▸ Exercise requirements
You are to retype exactly the line with "kingdom: Animalia" and every line after it in the entries below.

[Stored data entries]
******************************
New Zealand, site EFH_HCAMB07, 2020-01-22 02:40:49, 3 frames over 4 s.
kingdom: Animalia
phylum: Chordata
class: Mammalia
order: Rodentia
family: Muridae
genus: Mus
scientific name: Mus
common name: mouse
******************************
▸ Worked solution
kingdom: Animalia
phylum: Chordata
class: Mammalia
order: Rodentia
family: Muridae
genus: Mus
scientific name: Mus
common name: mouse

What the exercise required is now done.